地向斜堆積物には玄武岩,橄欖(かんらん)岩,蛇紋岩などのマフィックから超マフィックの火成岩が多いことは古くから知られていた.オフィオライトはこのような所に産出する岩石群を一括して呼ぶ名称であるが,ブロニアールは19世紀初期に蛇紋岩に対して最初に使用した[Brongniart : 1813].opiというギリシャ語は蛇の意味である.しかしその後,蛇紋岩に伴って出現する雑多な岩石に対する野外の漠然とした岩石名として使用され,さらにスタインマンは地向斜期の火成活動でできたマフィックから超マフィックの火成岩群で,超塩基性および塩基性岩石が枕状熔岩やチャートと伴う組合せに使用した[Steinmann : 1906].次第に蛇紋岩や橄欖岩を主としたものはチャートとも関係のあることが強調され,さらに玄武岩や斑糲(はんれい)岩を主とする岩石群についても使用されるようになった.蛇紋岩,玄武岩質枕状熔岩,スピライト,チャートなどの組合せはスタインマンの三つ組(Steinmann's trinity)と呼ばれる[Hess : 1955].この頃は超マフィック・マグマとマフィック・マグマは全く別であると考えられていた.
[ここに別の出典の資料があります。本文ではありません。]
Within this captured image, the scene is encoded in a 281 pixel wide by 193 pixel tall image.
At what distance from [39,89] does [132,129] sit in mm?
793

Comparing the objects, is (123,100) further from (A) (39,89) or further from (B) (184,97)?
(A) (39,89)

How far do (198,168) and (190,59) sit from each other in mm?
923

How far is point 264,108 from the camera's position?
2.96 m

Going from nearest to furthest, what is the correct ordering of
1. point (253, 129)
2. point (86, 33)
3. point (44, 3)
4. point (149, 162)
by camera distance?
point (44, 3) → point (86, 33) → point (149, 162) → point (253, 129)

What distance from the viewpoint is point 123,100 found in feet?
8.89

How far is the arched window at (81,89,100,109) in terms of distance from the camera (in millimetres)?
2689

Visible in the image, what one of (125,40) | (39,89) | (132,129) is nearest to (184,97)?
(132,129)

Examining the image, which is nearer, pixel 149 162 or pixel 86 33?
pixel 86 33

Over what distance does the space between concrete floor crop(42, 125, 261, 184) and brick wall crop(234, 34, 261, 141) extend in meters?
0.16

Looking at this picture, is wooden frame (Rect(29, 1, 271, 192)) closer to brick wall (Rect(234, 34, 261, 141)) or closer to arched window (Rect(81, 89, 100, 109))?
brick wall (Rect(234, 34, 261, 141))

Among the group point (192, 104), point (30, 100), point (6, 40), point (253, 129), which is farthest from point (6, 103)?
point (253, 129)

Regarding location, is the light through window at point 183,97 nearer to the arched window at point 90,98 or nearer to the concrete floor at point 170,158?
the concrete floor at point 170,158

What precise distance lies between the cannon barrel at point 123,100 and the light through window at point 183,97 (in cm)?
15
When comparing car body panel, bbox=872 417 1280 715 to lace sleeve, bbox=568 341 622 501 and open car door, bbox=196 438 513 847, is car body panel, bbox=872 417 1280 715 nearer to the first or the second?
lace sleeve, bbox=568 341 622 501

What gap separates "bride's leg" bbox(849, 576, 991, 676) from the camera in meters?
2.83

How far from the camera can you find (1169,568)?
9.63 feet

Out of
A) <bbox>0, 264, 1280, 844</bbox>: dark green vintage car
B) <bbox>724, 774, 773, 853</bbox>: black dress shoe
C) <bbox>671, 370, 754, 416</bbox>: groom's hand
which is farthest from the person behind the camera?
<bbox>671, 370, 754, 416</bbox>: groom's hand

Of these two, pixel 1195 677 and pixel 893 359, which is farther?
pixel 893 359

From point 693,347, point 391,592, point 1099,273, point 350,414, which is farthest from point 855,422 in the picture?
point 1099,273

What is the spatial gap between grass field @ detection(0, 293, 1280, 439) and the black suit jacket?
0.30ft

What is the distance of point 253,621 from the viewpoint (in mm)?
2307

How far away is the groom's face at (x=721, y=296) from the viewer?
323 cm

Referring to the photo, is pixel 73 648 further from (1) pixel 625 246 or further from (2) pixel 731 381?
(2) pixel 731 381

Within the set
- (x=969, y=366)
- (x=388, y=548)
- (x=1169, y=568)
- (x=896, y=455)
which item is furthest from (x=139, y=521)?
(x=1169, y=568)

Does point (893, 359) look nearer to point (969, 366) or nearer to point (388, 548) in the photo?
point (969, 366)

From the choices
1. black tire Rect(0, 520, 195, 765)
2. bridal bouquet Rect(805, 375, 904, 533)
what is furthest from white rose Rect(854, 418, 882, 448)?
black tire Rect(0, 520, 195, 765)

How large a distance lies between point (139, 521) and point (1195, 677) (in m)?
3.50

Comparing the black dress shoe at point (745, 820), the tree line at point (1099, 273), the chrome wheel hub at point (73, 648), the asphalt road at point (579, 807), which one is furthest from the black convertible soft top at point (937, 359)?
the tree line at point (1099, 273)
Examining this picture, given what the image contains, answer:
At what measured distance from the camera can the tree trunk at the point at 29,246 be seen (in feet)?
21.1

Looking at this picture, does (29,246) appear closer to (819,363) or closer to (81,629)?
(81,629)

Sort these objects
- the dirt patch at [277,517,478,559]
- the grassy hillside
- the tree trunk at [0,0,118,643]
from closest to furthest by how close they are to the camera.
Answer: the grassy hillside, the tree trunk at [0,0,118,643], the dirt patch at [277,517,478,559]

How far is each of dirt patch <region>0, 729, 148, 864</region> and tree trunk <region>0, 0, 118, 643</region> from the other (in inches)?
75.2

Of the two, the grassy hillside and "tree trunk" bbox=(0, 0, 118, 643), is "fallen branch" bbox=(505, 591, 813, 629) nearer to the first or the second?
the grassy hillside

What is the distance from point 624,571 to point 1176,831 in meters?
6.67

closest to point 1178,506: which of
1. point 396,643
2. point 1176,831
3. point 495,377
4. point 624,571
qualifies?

ヘスやディーツはその海洋底拡大説で,オフィオライトは大洋底の破片が地向斜堆積物の中に押し込まれたものと考えた[Hess : 1962, Dietz : 1963].プレートテクトニクスの歴史を知る上でオフィオライトは重要である.含まれる火成岩類は下から上に順に橄欖岩,斑糲岩,輝緑岩の複合岩床,枕状熔岩となる[Geotimes : 1972, Coleman : 1977].オフィオライトの大部分は,様々な二次的変化(変質または変成作用)を受けている.K2Oは移動しやすく,K2Oが少ないことはこのためと考えられる.オフィオライトの起源としては地向斜の堆積作用と同じ時期に起きる火山活動や,堆積物の中へのマグマの貫入によるもので,マグマは玄武岩質からスピライト質であるが,分化によって珪長質なものから,早期の橄欖岩も形成される.ヘスはこのような状況の中で,橄欖岩や蛇紋岩は玄武岩質なマグマとは無関係であって,独立に超マフィックな物質としてマントルから上昇貫入したものと考えた.ヘスによればその時期も地向斜の堆積時期ではなく,造山帯が最初の大規模な構造運動を受けて変形する時期である.この際二回目以降は超マフィック岩の貫入を伴わない.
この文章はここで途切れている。